[Dataset entries]
= = = =
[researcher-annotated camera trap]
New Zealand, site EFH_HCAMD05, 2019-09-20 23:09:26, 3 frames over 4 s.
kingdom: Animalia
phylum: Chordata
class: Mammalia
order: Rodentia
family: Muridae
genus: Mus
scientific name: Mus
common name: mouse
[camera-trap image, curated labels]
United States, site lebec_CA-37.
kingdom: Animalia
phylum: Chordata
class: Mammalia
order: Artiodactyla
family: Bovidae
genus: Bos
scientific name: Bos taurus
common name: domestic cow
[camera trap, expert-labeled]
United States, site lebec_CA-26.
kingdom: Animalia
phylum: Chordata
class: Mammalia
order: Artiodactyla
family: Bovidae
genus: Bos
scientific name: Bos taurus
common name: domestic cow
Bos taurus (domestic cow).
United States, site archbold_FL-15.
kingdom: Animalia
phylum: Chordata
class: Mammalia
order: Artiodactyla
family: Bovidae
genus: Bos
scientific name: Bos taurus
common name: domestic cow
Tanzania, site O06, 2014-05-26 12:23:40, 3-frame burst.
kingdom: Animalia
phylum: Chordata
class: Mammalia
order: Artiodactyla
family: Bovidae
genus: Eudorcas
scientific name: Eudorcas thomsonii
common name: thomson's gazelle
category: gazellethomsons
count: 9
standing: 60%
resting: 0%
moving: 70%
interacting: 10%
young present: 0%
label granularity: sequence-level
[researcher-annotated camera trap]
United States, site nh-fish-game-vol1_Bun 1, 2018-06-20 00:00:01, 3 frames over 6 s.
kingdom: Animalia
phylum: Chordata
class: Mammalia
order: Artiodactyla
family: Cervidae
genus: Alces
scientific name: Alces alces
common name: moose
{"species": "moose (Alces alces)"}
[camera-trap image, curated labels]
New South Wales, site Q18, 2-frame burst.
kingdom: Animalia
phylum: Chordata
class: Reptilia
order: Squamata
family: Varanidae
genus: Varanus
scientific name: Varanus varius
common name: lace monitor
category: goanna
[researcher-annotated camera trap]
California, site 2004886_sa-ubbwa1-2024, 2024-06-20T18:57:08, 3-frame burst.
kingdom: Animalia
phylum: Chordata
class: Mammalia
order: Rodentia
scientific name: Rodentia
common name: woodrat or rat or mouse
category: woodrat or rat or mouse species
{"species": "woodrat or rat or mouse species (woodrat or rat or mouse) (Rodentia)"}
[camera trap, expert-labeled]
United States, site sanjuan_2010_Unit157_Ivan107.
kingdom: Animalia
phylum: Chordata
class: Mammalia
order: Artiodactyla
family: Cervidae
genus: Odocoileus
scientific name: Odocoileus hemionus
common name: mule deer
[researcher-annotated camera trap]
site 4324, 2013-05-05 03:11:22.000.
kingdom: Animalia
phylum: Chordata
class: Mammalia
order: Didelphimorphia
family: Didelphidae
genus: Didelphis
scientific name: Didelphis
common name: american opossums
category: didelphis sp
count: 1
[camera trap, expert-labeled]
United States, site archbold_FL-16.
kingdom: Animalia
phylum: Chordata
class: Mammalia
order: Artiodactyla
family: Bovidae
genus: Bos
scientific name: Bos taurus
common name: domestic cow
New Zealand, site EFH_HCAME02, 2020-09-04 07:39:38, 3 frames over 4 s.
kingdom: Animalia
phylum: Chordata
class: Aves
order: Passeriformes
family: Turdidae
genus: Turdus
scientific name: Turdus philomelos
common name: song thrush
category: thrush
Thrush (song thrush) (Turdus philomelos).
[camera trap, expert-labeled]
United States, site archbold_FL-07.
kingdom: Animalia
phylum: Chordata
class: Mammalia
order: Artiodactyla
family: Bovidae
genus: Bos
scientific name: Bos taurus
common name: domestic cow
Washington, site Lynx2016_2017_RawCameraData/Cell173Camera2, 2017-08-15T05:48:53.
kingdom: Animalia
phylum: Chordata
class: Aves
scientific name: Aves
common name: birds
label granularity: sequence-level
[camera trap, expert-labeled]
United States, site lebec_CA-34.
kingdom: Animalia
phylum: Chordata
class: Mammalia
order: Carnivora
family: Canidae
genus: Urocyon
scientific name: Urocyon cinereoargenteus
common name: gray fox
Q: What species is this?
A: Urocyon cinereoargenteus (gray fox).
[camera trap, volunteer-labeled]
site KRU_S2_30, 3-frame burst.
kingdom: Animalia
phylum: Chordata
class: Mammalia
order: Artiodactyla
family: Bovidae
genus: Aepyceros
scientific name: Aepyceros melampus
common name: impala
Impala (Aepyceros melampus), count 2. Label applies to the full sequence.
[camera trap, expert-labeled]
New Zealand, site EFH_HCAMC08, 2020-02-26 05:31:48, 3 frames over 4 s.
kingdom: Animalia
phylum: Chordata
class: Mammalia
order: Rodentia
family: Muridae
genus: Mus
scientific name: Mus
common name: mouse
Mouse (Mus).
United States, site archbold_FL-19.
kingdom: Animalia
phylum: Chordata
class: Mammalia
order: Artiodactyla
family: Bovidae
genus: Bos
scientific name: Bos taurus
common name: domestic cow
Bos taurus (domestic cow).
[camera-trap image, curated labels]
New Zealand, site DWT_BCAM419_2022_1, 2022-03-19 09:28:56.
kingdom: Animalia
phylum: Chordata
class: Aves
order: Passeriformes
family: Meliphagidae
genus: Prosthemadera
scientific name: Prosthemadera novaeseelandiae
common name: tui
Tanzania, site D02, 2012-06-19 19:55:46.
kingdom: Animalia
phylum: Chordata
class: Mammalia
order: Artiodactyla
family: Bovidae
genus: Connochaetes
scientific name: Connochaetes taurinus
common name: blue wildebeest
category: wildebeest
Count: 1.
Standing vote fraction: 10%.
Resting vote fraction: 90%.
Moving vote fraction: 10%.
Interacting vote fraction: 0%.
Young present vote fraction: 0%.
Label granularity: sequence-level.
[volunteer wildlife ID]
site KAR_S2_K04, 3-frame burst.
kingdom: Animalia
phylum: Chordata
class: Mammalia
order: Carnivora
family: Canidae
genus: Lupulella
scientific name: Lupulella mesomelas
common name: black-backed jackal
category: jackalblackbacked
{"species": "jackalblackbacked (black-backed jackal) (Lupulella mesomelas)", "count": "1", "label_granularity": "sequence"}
= = = =
[WHAT THE TASK ASKS]:
Using the entries above, give the number of lines that include "volunteer", with no added words.

[ANSWER TO THIS TASK]:
2